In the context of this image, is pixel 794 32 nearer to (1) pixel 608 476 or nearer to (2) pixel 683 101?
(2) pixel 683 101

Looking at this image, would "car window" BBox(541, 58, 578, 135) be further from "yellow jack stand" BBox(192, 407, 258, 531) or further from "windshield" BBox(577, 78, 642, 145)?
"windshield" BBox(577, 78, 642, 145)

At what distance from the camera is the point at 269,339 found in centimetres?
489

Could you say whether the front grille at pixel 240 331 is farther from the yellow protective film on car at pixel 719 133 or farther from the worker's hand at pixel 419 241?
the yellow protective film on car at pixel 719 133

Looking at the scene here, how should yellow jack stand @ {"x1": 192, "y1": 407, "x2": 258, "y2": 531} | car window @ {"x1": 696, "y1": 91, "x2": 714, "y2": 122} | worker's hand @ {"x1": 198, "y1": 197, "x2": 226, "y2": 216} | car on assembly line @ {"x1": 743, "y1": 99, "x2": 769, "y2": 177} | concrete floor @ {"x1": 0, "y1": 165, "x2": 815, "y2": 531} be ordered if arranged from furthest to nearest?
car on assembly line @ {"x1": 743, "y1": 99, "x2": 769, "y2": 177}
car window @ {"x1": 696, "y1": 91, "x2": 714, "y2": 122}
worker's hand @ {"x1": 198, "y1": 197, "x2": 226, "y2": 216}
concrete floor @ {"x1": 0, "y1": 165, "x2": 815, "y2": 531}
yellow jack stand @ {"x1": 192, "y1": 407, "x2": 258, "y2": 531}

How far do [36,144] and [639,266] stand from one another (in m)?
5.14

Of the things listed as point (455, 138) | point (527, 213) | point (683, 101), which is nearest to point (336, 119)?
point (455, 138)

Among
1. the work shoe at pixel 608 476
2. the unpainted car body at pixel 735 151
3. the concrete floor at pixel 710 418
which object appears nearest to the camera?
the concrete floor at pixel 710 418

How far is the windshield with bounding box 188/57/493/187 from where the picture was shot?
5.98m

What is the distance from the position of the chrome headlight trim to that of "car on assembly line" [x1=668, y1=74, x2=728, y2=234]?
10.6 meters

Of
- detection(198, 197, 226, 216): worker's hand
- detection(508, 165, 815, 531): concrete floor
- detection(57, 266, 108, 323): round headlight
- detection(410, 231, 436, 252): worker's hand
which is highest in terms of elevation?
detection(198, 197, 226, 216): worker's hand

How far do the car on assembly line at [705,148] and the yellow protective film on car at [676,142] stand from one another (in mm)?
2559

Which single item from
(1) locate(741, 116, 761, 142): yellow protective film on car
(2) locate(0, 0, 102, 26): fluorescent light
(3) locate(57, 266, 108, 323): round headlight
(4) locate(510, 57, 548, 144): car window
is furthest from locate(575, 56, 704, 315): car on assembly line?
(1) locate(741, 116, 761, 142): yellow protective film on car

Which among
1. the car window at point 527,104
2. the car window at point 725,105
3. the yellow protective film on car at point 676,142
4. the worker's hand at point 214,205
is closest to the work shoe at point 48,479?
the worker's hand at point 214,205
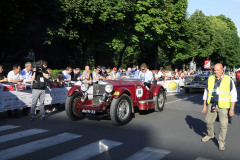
=-=-=-=-=
### What the task asks
Rename "round headlight" as "circular headlight" everywhere in the items above and copy them out with all other text unchanged. Leave out the pictures.

### Completed task
In the context of this image, is pixel 794 32 nearer to (1) pixel 608 476 or nearer to (2) pixel 683 101?
(2) pixel 683 101

Looking at this image, would "car window" BBox(541, 58, 578, 135) be further from "yellow jack stand" BBox(192, 407, 258, 531) or further from "windshield" BBox(577, 78, 642, 145)?
"windshield" BBox(577, 78, 642, 145)

At what distance from the camera is the point at 269,339 found in centimetres?
489

Could you say whether the front grille at pixel 240 331 is farther from the yellow protective film on car at pixel 719 133 or farther from the worker's hand at pixel 419 241?
the yellow protective film on car at pixel 719 133

Looking at the scene here, how should yellow jack stand @ {"x1": 192, "y1": 407, "x2": 258, "y2": 531} | car window @ {"x1": 696, "y1": 91, "x2": 714, "y2": 122} | worker's hand @ {"x1": 198, "y1": 197, "x2": 226, "y2": 216} | car on assembly line @ {"x1": 743, "y1": 99, "x2": 769, "y2": 177} | concrete floor @ {"x1": 0, "y1": 165, "x2": 815, "y2": 531} be ordered if arranged from furthest to nearest?
car on assembly line @ {"x1": 743, "y1": 99, "x2": 769, "y2": 177}
car window @ {"x1": 696, "y1": 91, "x2": 714, "y2": 122}
worker's hand @ {"x1": 198, "y1": 197, "x2": 226, "y2": 216}
concrete floor @ {"x1": 0, "y1": 165, "x2": 815, "y2": 531}
yellow jack stand @ {"x1": 192, "y1": 407, "x2": 258, "y2": 531}

How far do [36,144] and [639,266] stand from one another (in m)?
5.14

Of the things listed as point (455, 138) | point (527, 213) | point (683, 101), which is nearest to point (336, 119)?
point (455, 138)

Among
1. the work shoe at pixel 608 476
2. the unpainted car body at pixel 735 151
3. the concrete floor at pixel 710 418
which object appears nearest to the camera?
the concrete floor at pixel 710 418

How far is the windshield with bounding box 188/57/493/187 from where the picture was shot?
5.98m

What is the distance from the position of the chrome headlight trim to that of "car on assembly line" [x1=668, y1=74, x2=728, y2=234]?
10.6 meters

Of
- detection(198, 197, 226, 216): worker's hand
- detection(508, 165, 815, 531): concrete floor
- detection(57, 266, 108, 323): circular headlight
- detection(410, 231, 436, 252): worker's hand
which is highest in terms of elevation?
detection(198, 197, 226, 216): worker's hand

How far do the car on assembly line at [705,148] and the yellow protective film on car at [676,142] stand from one another (in mm)?
2559

Which single item from
(1) locate(741, 116, 761, 142): yellow protective film on car
(2) locate(0, 0, 102, 26): fluorescent light
(3) locate(57, 266, 108, 323): circular headlight
(4) locate(510, 57, 548, 144): car window
is furthest from locate(575, 56, 704, 315): car on assembly line?
(1) locate(741, 116, 761, 142): yellow protective film on car

Which among
1. the car window at point 527,104
2. the car window at point 725,105
3. the yellow protective film on car at point 676,142
4. the worker's hand at point 214,205
is closest to the work shoe at point 48,479?
the worker's hand at point 214,205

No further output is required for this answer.